While fans will be happy to have the Mandarin back to his old self, what of old Trev? Marvel’s not going to waste a talent like Kingsley, who gives one of the MCU’s best comedic performances. So when we catch up with his character nearly a decade later in Shang-Chi, he’s taken on a new role: Cretton slots Trevor into the MCU archetype of the wise, older mentor. Think Shaun Toub as Ho Yinsen in Iron Man, Stanley Tucci as Abraham Erskine in Captain America: The First Avenger, or Michael Rooker as Yondu in Guardians Of The Galaxy.

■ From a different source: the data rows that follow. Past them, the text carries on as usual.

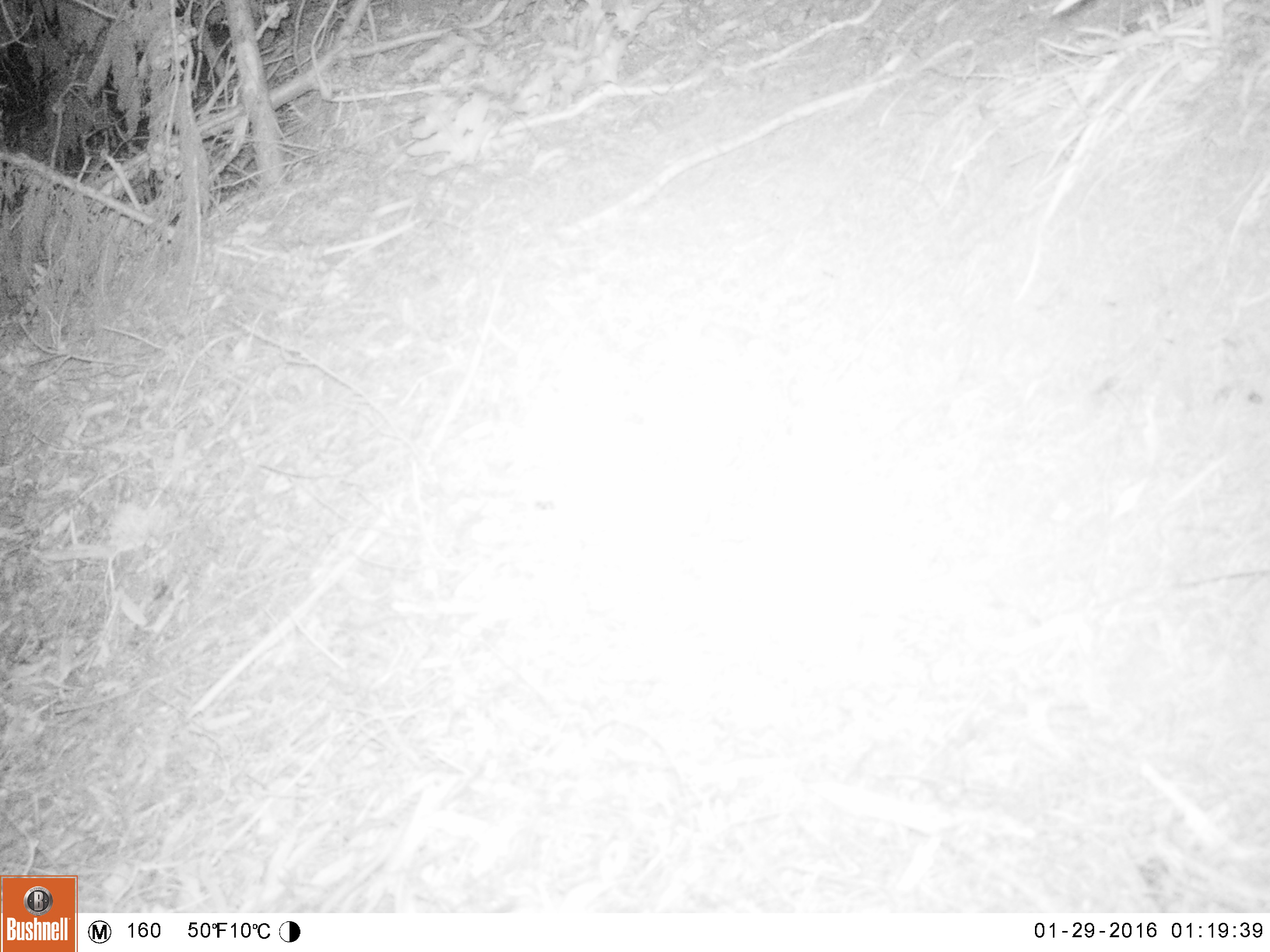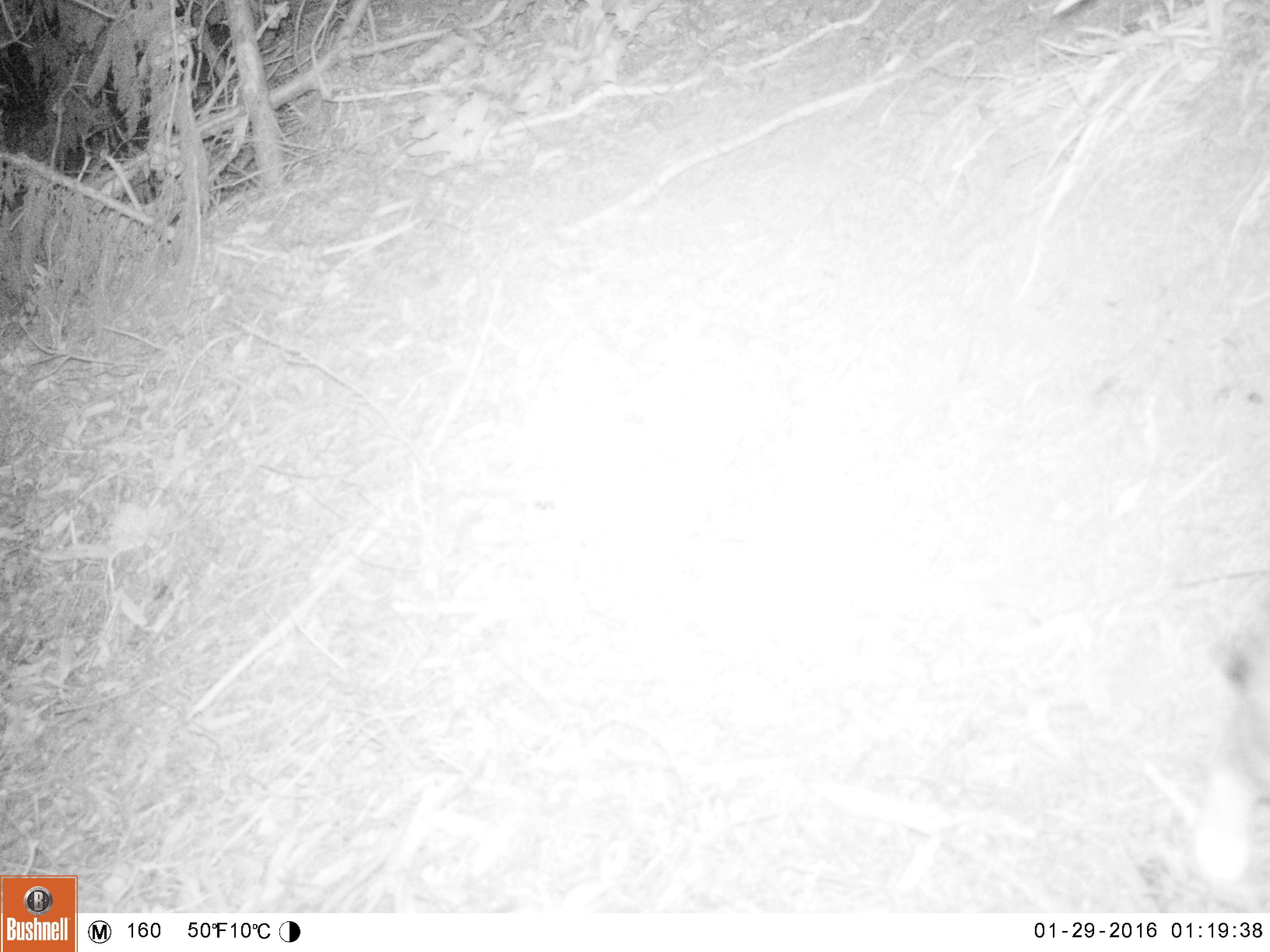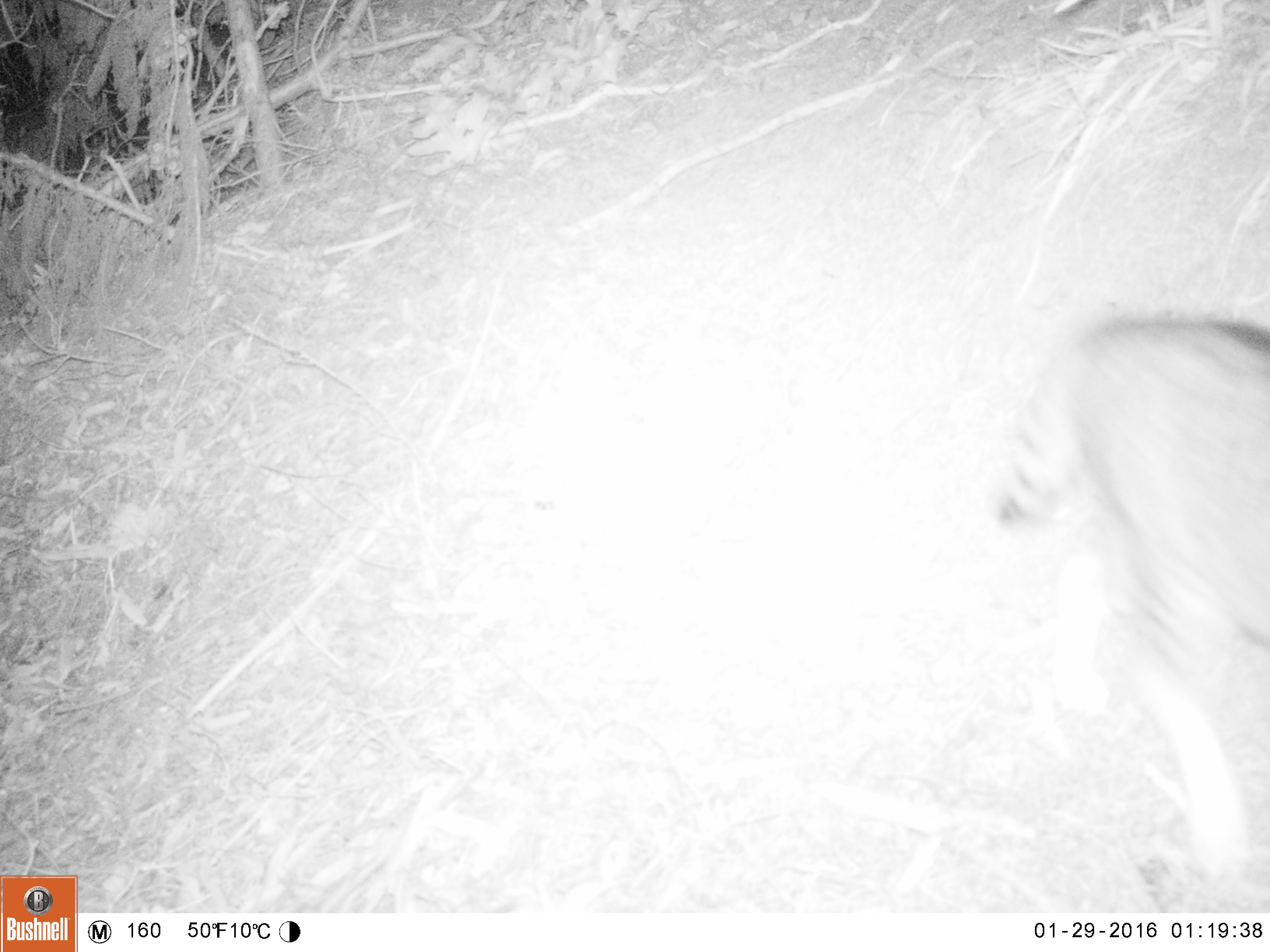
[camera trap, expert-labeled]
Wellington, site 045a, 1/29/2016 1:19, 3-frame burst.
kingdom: Animalia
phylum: Chordata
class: Mammalia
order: Carnivora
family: Felidae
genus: Felis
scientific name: Felis catus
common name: cat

Trevor is integral to Shang-Chi’s escape, which leads the film into its third act.
Cretton needed to make a big show of Trevor and gives him considerable space to do it. “The idea of the Mandarin was a setup to a very clear stereotype,” the director told Variety. “I think it’s hard to imagine who the Mandarin is—this mysterious, really evil Asian dude somewhere out there—and not have some type of stereotype in your brain. So to be able to have Trevor just come in just straight-up apologize for giving a terrible impersonation of their father just felt like the perfect way to say sorry.” In the film, Trevor refers to the role of a terrorist as “facile” and “trite” and what he recognizes now as “an unflattering portrait” of the Mandarin.
Trev has a failsafe, though: Morris, a furry, faceless, winged sidekick that looks like a dog that’s all butt. It’s a tried and true Disney trick—when in doubt, add a cute character. The creature is a DiJiang, a mythic Chinese creature delivered to the MCU via the magical Ta-Lo village, where Wenwu will unleash hell if left unthwarted. Morris is a lot like Trevor, an unwanted little creep that ends up worming its way into your heart. More importantly, Morris knows how to get to Ta-Lo but will only give directions to Trevor. By giving Trevor purpose and someone who loves him, the audience can more readily side with the failed actor.
Cretton takes Trevor for a victory lap when he gifts the character the all-important mentor’s death. When Cretton fakes Trevor’s demise, he imbues it with the import of Erskine’s death in Captain America, but it’s Morris who comes crying to his side. It’s a delicate balance, getting the audience to feel Morris’ sadness while not selling out the gag. Finally, when Trevor awakens, Cretton has his cake and eats it too. He kills the mentor and gets an applause pop from his survival.
“You’ll never see me coming” is Trevor’s catchphrase throughout his first two Marvel appearances. When he appears in Shang-Chi, that’s still essentially the case. He’s a surprise, both as a returning character but also by how effective Kingsley and Cretton make him. Both Trevor and Wenwu rewrite history in Shang-Chi. As the film shows, one must face their past before turning to the future.